Fortunately, Kerbel says, you don’t need more than common sense to realize what your greatest areas of need might be. “If you have a predominantly non-commercial work background (including teaching, military service, professional sports, journalism, law, medicine, or the arts), or you have limited or no academic exposure to management and economics principles, you will likely want to acquire that knowledge and capability in a pre-MBA context. Similarly, if you’re an international student and have never traveled to or have spent only a limited amount of time in your anticipated host country, you likewise need to take action.”

With a bit of research, you can identify and pursue online self-study options such as the MBA IQ, MBA Math, or GMAC Essential Prep programs. Instruments such as CareerLeader and the Myers-Briggs Type Indicator offer useful feedback for professional planning and personal assessment. You can also acquire finance analytics skills via Training the Street or Wall Street Prep, attend industry-specific or diversity-based boot-camps such as the MBA JumpStart Diversity Forums, the Consortium for Graduate Study in Management (for participating schools), and Forté Foundation summer conferences, or you can enroll in a multi-course immersion program such as The Practice MBA Summer Forum.

In all instances, your first point of contact should be the MBA program you’re planning to attend, not only because your school may already have user licenses for online services, but because they may offer financial support or guidance regarding pre-MBA coursework.

Of course, somewhere in the midst of preparing for business school, it makes sense to enjoy the last relatively commitment-free period of time before you’re thrust into the high-stakes environment of the MBA. All the better if your pre-matriculation strategy lets you get to know fellow classmates as well as students admitted to peer MBA programs.

Your ultimate decision regarding whether to take on pre-MBA coursnework encompasses the trade-off between continuing your current job versus simply taking time off during the summer, an understandable impulse given the amount of effort it took to apply and be admitted to b-school.

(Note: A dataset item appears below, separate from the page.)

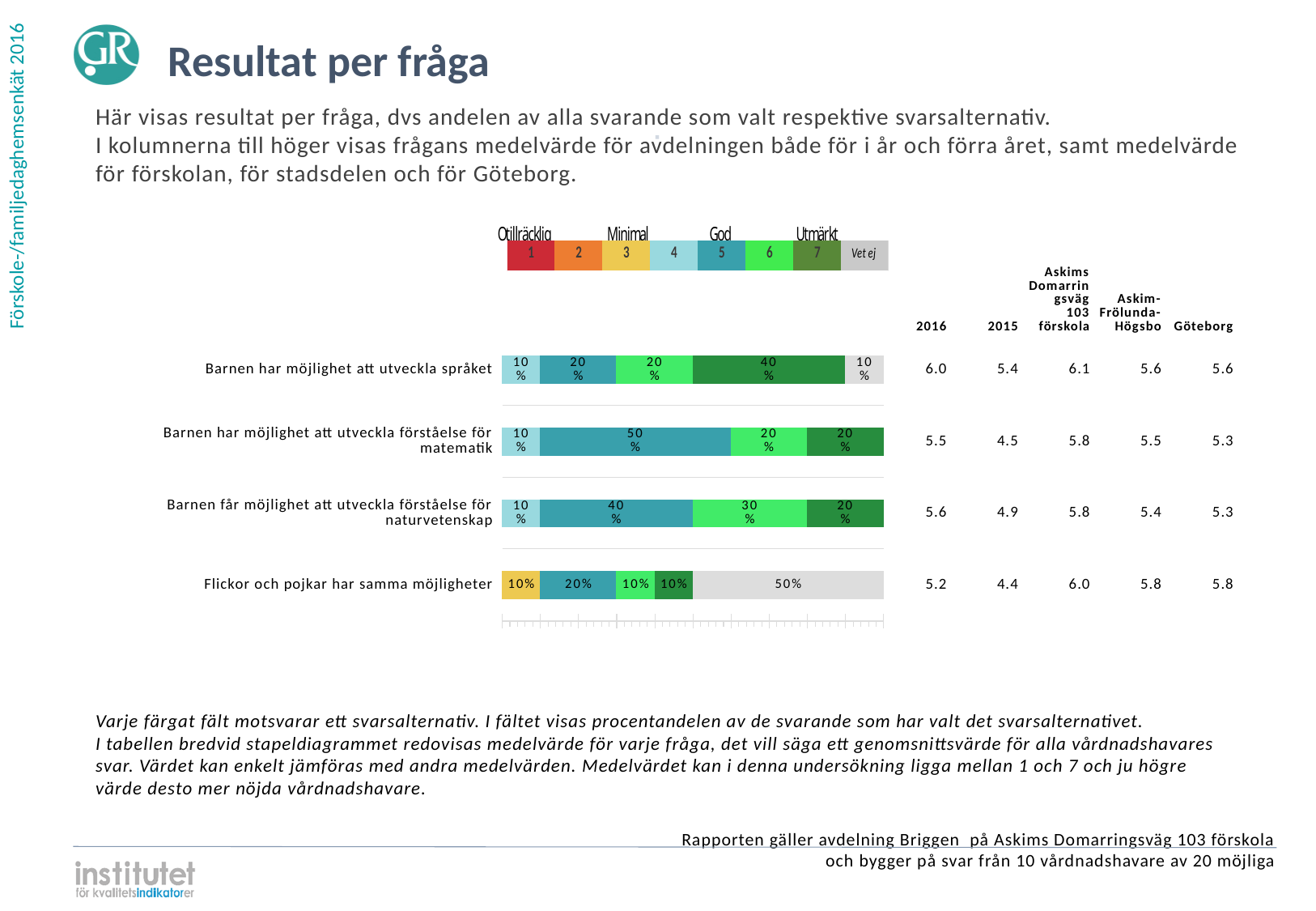
What is the difference between the option 6 share and the option 7 share for "Barnen får möjlighet att utveckla förståelse för naturvetenskap"? 10% How many response options does the legend above the chart list? 8 What percentage of respondents chose option 5 (teal) for "Barnen har möjlighet att utveckla förståelse för matematik"? 50% Which is larger for "Barnen har möjlighet att utveckla språket": the share for option 6 or the share for option 7? Option 7 What is the 2016 mean value shown for "Barnen har möjlighet att utveckla språket"? 6.0 What is the combined share of options 6 and 7 for "Barnen har möjlighet att utveckla förståelse för matematik"? 40% What percentage of respondents answered "Vet ej" for "Flickor och pojkar har samma möjligheter"? 50% What kind of chart is shown on the slide? Stacked bar chart What percentage of respondents chose option 7 (dark green) for "Barnen har möjlighet att utveckla språket"? 40% Which response option has the largest share for "Barnen får möjlighet att utveckla förståelse för naturvetenskap"? 5 How many questions (categories) are plotted in the bar chart? 4 Which question has the lowest 2015 mean value in the table next to the chart? Flickor och pojkar har samma möjligheter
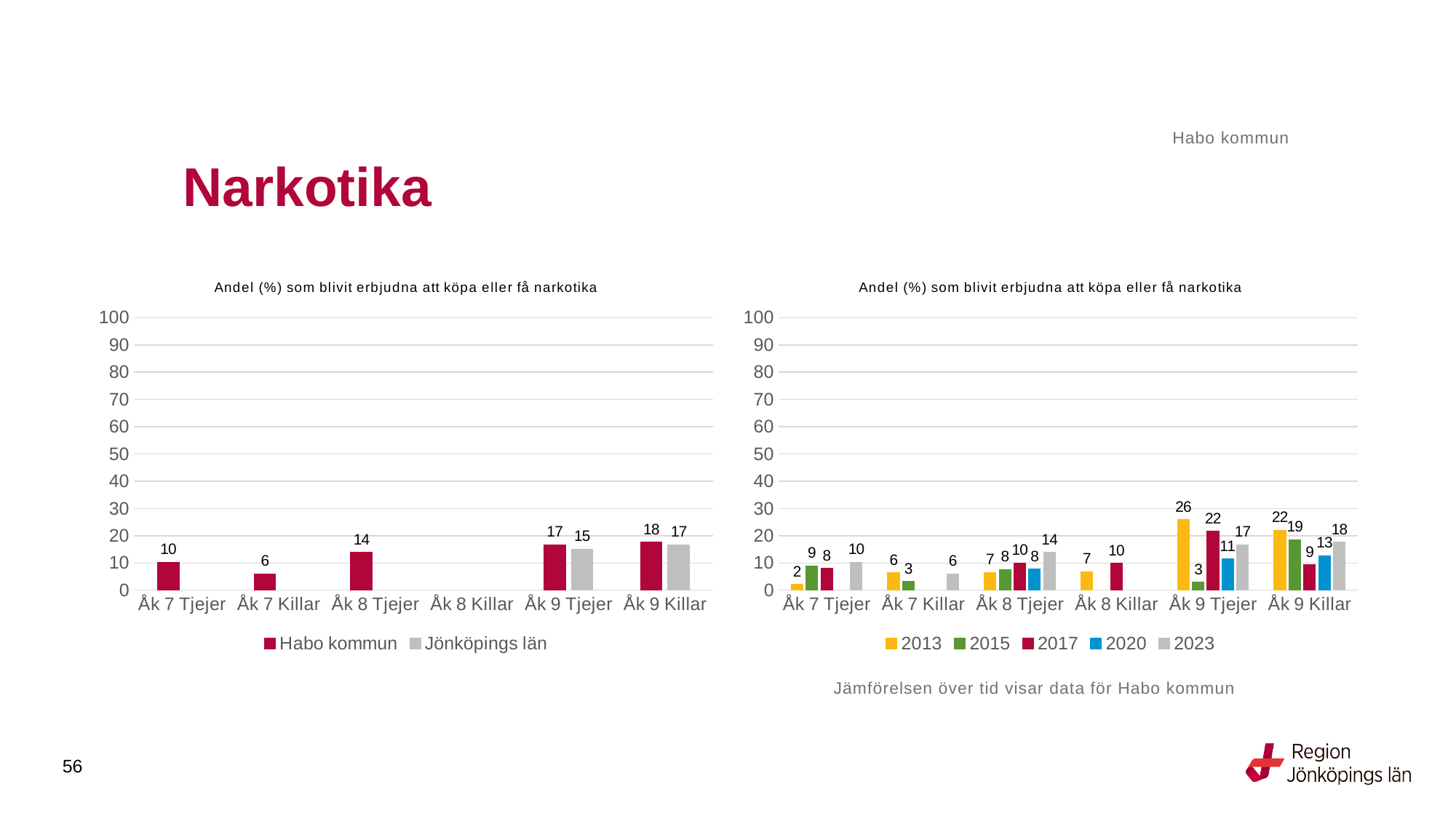
In the right chart, which is larger for Åk 9 Tjejer: 2017 or 2023? 2017 In the right chart, what is the difference between the 2013 and 2015 values for Åk 9 Tjejer? 23 In the left chart, which category has the highest value for Habo kommun? Åk 9 Killar In the left chart, what is the value for Jönköpings län for Åk 9 Tjejer? 15 In the right chart, what is the value for 2023 for Åk 8 Tjejer? 14 What kind of chart is the left chart? Bar chart In the right chart, what is the value for 2013 for Åk 9 Tjejer? 26 In the left chart, what is the difference between Habo kommun and Jönköpings län for Åk 9 Killar? 1 In the left chart, how many series does the legend list? 2 In the right chart, which year has the lowest value for Åk 9 Killar? 2017 In the right chart, how many series does the legend list? 5 In the left chart, what is the value for Habo kommun for Åk 8 Tjejer? 14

As you weigh your options, consider the opportunity costs that you are likely to face as an MBA, and whether or not you will mind having to learn about using pivot tables in Excel when you could be spending that time interacting with classmates, professors, employers, and alumni … in short, taking advantage of all that is unique to business school.

Of course, summertime can feel all too short. But if you are starting your MBA in the fall, it’s time to start thinking now about how you will perform in a new and demanding academic and professional environment, and about how you can maximize both your effectiveness in and enjoyment of school.